Nyaris tengah malam, tanggal 19 April 2019. Roda Boeing 737-800NG menyentuh landas pacu bandara Kualanamu. Pertama kali dalam hidup saya menjejakkan kaki di tanah kelahiran Sisingamangaraja XII, raja Batak yang dinobatkan sebagai pahlawan nasional atas jasanya melawan penjajah Belanda.
Bandara ini beroperasi sejak 25 Juli 2013, dikelola oleh PT Angkasa Pura Aviasi, perusahaan joint venture antara PT Angkasa Pura II dengan GMR Airports Consortium. Sebelumnya, penerbangan sipil berada di bandara Polonia, yang beroperasi dari tahun 1924 - 2013. Nama Polonia diberikan oleh pendiri bandara ini, seorang warga negara Polandia bernama Michalski. Michalski mendapatkan konsesi dari pemerintah Belanda untuk membuka lahan pertanian baru di daerah itu.
Kualanamu berada di Deli Serdang, berjarak 23 kilometer arah timur kota Medan. Menteri perhubungan saat itu, Ir Azwar Anas, berinisiatif memindahkan bandara Polonia yang berada di pusat kota, ke luar kota demi keselamatan penerbangan. Kualanamu dinobatkan sebagai bandara internasional, yang diharapkan dapat menjadi pangkalan transit untuk kawasan Sumatera dan sekitarnya. Kualanamu mampu menampung 8,1 juta penumpang dan 10.000 pergerakan pesawat per tahun.

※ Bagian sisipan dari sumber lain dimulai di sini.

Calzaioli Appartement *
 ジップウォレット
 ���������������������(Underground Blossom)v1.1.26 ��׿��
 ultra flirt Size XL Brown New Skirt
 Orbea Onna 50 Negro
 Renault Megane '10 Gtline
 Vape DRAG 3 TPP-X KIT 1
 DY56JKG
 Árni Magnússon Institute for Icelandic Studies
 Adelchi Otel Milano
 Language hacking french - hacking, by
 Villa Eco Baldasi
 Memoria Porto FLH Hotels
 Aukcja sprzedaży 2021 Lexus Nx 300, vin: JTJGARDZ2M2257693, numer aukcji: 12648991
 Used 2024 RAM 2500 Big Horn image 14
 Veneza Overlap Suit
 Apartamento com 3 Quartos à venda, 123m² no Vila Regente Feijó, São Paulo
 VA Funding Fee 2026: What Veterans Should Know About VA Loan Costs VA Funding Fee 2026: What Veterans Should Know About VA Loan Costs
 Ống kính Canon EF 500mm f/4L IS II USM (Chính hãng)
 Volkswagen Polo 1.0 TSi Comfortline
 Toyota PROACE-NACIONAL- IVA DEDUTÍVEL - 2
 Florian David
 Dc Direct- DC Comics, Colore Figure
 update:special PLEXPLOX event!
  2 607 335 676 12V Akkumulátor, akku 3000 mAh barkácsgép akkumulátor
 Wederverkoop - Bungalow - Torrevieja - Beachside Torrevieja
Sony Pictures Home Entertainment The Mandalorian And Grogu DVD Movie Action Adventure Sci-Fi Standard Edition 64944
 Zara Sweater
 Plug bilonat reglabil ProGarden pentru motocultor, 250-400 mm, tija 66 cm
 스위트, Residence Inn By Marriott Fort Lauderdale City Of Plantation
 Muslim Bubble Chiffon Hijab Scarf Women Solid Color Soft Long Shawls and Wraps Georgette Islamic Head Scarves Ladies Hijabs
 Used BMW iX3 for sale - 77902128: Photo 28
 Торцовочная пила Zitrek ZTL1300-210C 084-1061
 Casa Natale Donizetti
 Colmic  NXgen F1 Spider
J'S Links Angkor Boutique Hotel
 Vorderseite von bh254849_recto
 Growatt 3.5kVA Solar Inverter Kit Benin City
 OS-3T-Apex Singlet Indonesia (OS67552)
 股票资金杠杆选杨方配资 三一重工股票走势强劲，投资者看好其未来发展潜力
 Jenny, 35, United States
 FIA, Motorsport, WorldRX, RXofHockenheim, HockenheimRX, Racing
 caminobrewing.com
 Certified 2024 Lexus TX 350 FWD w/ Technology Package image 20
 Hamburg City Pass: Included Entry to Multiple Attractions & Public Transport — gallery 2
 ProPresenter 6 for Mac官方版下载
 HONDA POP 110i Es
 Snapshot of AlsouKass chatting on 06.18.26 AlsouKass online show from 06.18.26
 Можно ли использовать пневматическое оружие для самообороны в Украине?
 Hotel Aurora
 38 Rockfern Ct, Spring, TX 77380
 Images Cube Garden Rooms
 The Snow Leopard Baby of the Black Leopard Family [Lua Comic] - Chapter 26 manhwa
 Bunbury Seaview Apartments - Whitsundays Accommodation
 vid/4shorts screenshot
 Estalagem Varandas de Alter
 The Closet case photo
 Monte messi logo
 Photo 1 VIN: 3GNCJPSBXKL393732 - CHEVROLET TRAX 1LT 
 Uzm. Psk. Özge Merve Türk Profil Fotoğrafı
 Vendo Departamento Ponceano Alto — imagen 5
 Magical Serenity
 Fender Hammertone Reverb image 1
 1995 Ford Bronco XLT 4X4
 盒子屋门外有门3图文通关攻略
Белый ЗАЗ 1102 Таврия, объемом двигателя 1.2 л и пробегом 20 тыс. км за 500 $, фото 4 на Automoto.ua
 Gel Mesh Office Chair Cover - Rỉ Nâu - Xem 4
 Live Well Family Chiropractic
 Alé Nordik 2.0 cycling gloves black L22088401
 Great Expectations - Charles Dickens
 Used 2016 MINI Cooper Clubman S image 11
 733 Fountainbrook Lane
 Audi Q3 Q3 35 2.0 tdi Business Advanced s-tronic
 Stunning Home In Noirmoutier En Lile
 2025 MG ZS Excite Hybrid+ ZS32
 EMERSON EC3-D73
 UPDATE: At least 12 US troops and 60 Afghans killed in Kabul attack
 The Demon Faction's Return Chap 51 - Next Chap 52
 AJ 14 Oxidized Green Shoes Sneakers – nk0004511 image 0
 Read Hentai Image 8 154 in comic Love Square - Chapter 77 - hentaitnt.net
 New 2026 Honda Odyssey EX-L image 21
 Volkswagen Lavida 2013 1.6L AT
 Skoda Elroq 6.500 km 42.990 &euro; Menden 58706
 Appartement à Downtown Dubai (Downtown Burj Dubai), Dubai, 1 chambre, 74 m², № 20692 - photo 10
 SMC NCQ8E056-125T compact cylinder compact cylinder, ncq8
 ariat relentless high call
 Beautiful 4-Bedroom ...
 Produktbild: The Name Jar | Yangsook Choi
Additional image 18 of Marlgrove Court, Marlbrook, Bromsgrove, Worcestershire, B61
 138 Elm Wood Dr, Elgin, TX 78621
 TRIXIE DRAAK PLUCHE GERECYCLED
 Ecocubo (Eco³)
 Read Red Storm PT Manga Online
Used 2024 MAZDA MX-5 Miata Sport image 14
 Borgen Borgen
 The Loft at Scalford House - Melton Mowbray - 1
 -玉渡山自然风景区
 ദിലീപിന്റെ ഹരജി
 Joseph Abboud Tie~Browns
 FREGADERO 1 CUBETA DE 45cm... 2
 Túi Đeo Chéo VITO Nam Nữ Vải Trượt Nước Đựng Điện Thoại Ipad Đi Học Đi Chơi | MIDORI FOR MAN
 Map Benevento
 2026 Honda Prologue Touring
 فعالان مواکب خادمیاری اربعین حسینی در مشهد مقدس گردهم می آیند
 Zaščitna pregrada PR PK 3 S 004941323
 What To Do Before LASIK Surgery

Selepas isya di hari pertama, seorang sahabat menjemput saya di penginapan. Sahabat ini adalah tetangga di rumah, tapi sudah dua tahun ini promosi jabatan ke Medan. Dua pekan sekali ia pulang menengok suami dan anaknya di Tangerang.
Taksi online mengantarkan kami ke sebuah pusat kuliner di sisi Lapangan Merdeka. Venue tersebut kemudian direvitalisasi pada bulan Juni 2022, dikembalikan ke fungsi asalnya sebagai paru-paru kota.
Abang sopir menurunkan kami di pertigaan jalan. Anehnya, beliau minggir ke kanan, dan mempersilahkan kami turun di sana. Si kawan tertawa lebar melihat ekspresi kebingungan saya. "Sudah biasa disini. Peraturan lalu-lintas jarang berlaku," katanya.
Kami duduk di pojok, diantara muda-mudi yang asyik bercengkerama. Nasi capcay kuah menghalau rasa lapar yang saya tahan dari semenjak maghrib. Porsi dan rasa gurihnya pas, sehingga saya habiskan sampai tandas.
Malam masih panjang. Kami berbincang tentang suka duka mutasi/promosi ke luar kota, makanan khas, sampai seni bercakap dengan masyarakat Medan, "apanya tolong diapakan itu supaya tidak kenapa ya.." Hmm. Menarik...
Saya memesan Kopi Sanger, minuman khas Aceh yang terdiri dari kopi hitam, gula, dan susu kental manis. Teknik mengocok kopi dengan dua gelas untuk menciptakan busa, adalah ciri utamanya. Pahit, manis, dan gurih berpadu, menemani obrolan kami sambil menikmati suara klakson mobil dan motor bersautan. Pada awalnya cukup mengganggu, lama-lama jadi terbiasa.
Kembali ke soal mutasi. Meski menjadi sebuah keniscayaan, pindah keluar home base adalah momok yang ditakuti sebagian pegawai perempuan seperti saya. Keinginan untuk maju dalam karir, sering berseberangan dengan rasa bersalah karena harus meninggalkan keluarga.
Setiap perempuan memiliki kondisi dan medan juang yang berbeda. Tidak bisa dipukul rata dan dipersamakan. Perempuan yang berkarya di ruang publik, tidak harus abai terhadap tanggungjawab berbakti kepada suami dan mendidik anak. Saya yakin, setiap perempuan telah melalui pertimbangan yang matang, dan dukungan dari keluarga yang menguatkannya.
Malam makin larut. Besok masih hari kerja, bukan hari libur. Sahabat saya harus ngantor seperti biasa, dan besok saya juga ada agenda mengajar seharian. Kami berpisah menuju kost dan penginapan masing2. Terselip doa tulus untuk si sahabat, semoga dimudahkan semua urusannya, dan disegerakan mutasi kembali ke homebase, membersamai keluarga kecilnya.